> _Records from a collection_
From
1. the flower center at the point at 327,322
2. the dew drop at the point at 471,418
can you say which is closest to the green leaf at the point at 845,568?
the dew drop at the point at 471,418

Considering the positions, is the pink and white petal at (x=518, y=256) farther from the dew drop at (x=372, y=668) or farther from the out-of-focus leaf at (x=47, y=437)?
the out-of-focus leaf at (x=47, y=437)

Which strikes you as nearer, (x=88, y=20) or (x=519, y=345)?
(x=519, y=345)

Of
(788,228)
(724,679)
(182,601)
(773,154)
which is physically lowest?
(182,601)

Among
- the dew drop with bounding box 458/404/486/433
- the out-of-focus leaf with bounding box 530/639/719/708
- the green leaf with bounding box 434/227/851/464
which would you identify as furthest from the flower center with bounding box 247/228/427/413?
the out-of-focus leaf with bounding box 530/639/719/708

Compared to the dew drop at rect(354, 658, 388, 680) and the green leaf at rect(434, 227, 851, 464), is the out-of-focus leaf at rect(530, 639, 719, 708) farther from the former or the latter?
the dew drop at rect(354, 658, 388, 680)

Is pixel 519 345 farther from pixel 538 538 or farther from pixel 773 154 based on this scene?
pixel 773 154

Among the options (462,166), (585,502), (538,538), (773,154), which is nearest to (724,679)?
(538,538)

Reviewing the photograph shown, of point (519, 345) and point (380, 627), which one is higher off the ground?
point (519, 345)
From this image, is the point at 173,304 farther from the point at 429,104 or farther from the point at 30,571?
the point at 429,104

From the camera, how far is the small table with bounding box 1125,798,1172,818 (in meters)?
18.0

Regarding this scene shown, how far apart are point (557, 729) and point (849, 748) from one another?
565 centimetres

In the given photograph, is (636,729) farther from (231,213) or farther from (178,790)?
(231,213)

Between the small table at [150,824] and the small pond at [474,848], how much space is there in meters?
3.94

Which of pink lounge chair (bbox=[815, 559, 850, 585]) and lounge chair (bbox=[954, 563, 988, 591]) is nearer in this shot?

> _INSTRUCTIONS TO FOLLOW_
Copy out all of the rows above word for word, keeping every line unchanged.

> _FINISHED TASK_
From
1. the flower center at the point at 327,322
2. the dew drop at the point at 471,418
can you say which is closest to the green leaf at the point at 845,568?
the dew drop at the point at 471,418

Considering the positions, is the pink and white petal at (x=518, y=256) farther from the dew drop at (x=372, y=668) or farther from the out-of-focus leaf at (x=47, y=437)?
the out-of-focus leaf at (x=47, y=437)

Which strikes you as nearer, (x=88, y=20) or (x=519, y=345)?
(x=519, y=345)

Of
(788,228)
(724,679)
(182,601)
(773,154)
which is physically lowest?
(182,601)

Among
- the dew drop with bounding box 458/404/486/433
- the out-of-focus leaf with bounding box 530/639/719/708
- the green leaf with bounding box 434/227/851/464
which would you identify as furthest from the flower center with bounding box 247/228/427/413?
the out-of-focus leaf with bounding box 530/639/719/708

Compared to the dew drop at rect(354, 658, 388, 680) and the green leaf at rect(434, 227, 851, 464), is the out-of-focus leaf at rect(530, 639, 719, 708) farther from the former or the latter?
the dew drop at rect(354, 658, 388, 680)

Is pixel 519 345 farther from pixel 538 538 or farther from pixel 773 154 based on this scene?
pixel 773 154

Among the options (462,166), (585,502), (538,538), (773,154), which is nearest to (724,679)?
(538,538)

Reviewing the photograph shown, of point (519, 345) and point (380, 627), which one is higher off the ground?
point (519, 345)
From this image, is the point at 173,304 farther from the point at 429,104 or farther from the point at 30,571?
the point at 429,104

From the camera, how far is the small table with bounding box 1125,798,1172,818 (in meters)?
18.0

Regarding this scene shown, how far apart are point (557, 729) and point (849, 748) from one another?
565 centimetres

In the given photograph, is (636,729) farther from (231,213) or farther from (178,790)?
(231,213)

Between the small table at [150,824] and the small pond at [474,848], how much space is there in meters?
3.94

Which of pink lounge chair (bbox=[815, 559, 850, 585]) and lounge chair (bbox=[954, 563, 988, 591]) is nearer in this shot?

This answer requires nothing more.